• _DESCRIPTION OF THE TASK_: Put the items below into a numbered list, starting with the line that contains "At what distance from the camera" and continuing through the end of the items. Leave out blank lines.

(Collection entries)
►

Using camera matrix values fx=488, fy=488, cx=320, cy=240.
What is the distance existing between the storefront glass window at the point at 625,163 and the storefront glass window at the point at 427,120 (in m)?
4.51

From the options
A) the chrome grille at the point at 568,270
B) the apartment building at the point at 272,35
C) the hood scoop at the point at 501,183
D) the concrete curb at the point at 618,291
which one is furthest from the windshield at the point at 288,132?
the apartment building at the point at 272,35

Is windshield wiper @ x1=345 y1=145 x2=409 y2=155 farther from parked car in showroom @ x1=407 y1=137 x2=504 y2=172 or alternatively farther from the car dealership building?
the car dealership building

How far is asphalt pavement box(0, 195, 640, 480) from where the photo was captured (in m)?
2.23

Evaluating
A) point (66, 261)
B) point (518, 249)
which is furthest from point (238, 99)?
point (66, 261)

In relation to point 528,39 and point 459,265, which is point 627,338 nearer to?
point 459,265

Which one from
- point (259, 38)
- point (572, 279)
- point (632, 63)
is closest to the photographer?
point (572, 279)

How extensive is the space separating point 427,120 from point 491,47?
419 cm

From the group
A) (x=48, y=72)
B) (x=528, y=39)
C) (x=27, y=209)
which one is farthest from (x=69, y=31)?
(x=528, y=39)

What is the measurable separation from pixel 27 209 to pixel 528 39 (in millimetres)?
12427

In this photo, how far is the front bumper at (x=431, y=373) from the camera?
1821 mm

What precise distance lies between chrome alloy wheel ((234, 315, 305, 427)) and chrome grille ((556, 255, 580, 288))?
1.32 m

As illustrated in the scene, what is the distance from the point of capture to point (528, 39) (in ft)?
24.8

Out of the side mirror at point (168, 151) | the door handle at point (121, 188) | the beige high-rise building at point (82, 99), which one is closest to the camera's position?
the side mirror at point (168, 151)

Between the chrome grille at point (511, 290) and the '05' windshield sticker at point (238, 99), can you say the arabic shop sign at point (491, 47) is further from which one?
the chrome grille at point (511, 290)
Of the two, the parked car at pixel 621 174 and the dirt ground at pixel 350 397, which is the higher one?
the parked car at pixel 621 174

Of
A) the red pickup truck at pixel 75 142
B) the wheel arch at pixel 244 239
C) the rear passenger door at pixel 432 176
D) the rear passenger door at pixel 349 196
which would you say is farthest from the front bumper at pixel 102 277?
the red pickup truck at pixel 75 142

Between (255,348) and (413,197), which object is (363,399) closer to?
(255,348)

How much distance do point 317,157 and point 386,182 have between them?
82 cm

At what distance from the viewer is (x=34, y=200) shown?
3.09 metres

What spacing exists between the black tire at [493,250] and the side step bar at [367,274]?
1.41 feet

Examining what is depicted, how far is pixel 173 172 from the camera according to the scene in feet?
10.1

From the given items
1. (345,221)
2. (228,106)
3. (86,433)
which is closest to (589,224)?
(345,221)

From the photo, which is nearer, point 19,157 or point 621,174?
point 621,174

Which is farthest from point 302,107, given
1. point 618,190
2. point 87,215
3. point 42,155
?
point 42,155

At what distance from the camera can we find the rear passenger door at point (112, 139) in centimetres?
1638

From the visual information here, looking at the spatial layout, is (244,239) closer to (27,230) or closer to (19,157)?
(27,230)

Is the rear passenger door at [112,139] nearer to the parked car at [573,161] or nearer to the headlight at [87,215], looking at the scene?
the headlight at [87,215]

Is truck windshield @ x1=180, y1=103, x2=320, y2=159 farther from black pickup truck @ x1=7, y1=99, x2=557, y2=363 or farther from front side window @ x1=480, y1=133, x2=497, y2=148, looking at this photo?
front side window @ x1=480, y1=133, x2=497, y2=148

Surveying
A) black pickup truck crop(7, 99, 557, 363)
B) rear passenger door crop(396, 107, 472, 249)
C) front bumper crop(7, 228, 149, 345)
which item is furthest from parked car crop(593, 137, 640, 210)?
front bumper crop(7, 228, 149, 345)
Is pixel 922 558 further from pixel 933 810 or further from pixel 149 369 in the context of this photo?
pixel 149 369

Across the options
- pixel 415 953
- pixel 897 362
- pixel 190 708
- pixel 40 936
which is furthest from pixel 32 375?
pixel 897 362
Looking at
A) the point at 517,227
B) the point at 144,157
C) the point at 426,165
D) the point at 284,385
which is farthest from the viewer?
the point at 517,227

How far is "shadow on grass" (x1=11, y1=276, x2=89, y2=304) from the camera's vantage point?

◄

• _RESPONSE_:
1. At what distance from the camera can we find the rear passenger door at point (112, 139) in centimetres?
2. 1638
3. From the visual information here, looking at the spatial layout, is (244,239) closer to (27,230) or closer to (19,157)?
4. (27,230)
5. Is the rear passenger door at [112,139] nearer to the parked car at [573,161] or nearer to the headlight at [87,215], looking at the scene?
6. the headlight at [87,215]
7. Is truck windshield @ x1=180, y1=103, x2=320, y2=159 farther from black pickup truck @ x1=7, y1=99, x2=557, y2=363 or farther from front side window @ x1=480, y1=133, x2=497, y2=148, looking at this photo?
8. front side window @ x1=480, y1=133, x2=497, y2=148
9. Surveying
10. A) black pickup truck crop(7, 99, 557, 363)
11. B) rear passenger door crop(396, 107, 472, 249)
12. C) front bumper crop(7, 228, 149, 345)
13. which item is furthest from parked car crop(593, 137, 640, 210)?
14. front bumper crop(7, 228, 149, 345)
15. Is pixel 922 558 further from pixel 933 810 or further from pixel 149 369 in the context of this photo?
16. pixel 149 369
17. Across the options
18. - pixel 415 953
19. - pixel 897 362
20. - pixel 190 708
21. - pixel 40 936
22. which is furthest from pixel 32 375?
23. pixel 897 362
24. Looking at
25. A) the point at 517,227
26. B) the point at 144,157
27. C) the point at 426,165
28. D) the point at 284,385
29. which is farthest from the viewer?
30. the point at 517,227
31. How far is "shadow on grass" (x1=11, y1=276, x2=89, y2=304) from the camera's vantage point?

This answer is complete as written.